Three months later, right on cue, Jeff called. Excite@Home had just kicked the bucket; I was freshly out of a job.

"Hi," said the guy on the other side of the phone. "This is Jeff from San Francisco Opera---"

"Jeff!" I cried. Not many telemarketers get this kind of reception from the people they call. Then again, Jeff and me, we had a Thing. "I was just thinking about you. Dude, you called at a bad time. I'm so totally broke right now."

"Oh no. Really? That's terrible. What happened?"

We had a nice little conversation about my job and my defunct company. I explained to him the spectacular rise and fall of my dead company. ("It went Chapter Seven? What's that? Is that like Chapter Eleven?") and the end result was that I confessed to being utterly incapable of paying for season tickets.

"Maybe when I get a job," I said wistfully. I really wanted to buy those tickets. I wanted to watch the San Francisco Opera do its thing. Plus, I wanted to make Jeff Happy.

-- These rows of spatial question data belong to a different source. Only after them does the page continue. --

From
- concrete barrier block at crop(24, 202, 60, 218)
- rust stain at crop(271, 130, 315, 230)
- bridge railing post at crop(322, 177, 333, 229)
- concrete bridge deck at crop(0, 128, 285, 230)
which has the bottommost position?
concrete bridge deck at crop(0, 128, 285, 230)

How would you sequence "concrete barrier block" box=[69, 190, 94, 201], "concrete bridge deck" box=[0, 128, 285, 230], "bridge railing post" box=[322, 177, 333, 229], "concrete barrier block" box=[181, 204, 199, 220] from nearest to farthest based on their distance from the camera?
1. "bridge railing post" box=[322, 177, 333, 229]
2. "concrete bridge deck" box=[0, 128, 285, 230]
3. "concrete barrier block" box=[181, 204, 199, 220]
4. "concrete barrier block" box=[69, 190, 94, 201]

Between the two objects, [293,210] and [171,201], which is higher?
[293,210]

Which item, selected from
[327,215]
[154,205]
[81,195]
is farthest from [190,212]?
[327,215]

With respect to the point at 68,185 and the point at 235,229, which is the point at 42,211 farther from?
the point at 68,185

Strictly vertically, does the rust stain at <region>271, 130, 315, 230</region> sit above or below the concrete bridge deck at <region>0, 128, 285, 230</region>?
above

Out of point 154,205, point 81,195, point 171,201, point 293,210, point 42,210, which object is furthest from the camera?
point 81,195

Jeff was understanding, which I thought was nice. He didn't hold my unemployment against me. "I understand completely," he said sympathetically. "You really should save your money. Maybe when you get another job? I'm sure it won't take you too long. Tell you what; there are some other half season series where you can pick and choose to go to only a few of the operas instead of the entire season. There are also some three-opera series that you can select which are a lot cheaper since they tend to happen on weeknights. Why don't you take a look at the brochure and online, and think about it, and I'll call back in a few months. How's that sound?"

"You're the best, Jeff," I announced. "Thanks."

We hung up. I hope he breeds someday, I thought.

Then we have this past Thursday. Just the night before I'd been speaking with my mother about my relationship with the Man from the San Francisco Opera. "He has a nice voice!" I told her.

"Don't you have a boyfriend already?" my mother asked innocently.

On Thursday morning, the phone rang. In one of those rare moments of pure telepathic congruity, I thought, I wonder if that's Jeff? and picked it up.

"Hello?"

"Hello! Is Yuhri there? This is Jeff from the San Francisco Opera."

He was a salesman whose time had come. In some sort of mad frenzy of spending, no doubt related directly to my forthcoming start date of Monday with this new job, I promptly signed up for a six-opera series. "Two tickets, Jeff," I carolled. "Balcony front, series Y."

Later, I called the Guy. "Guess what!" I told him. "Guess where you'll be going with me come June?"

All things together, he took it rather well. Of course, he's never been, but aren't men supposed to dislike going to the Opera on principle?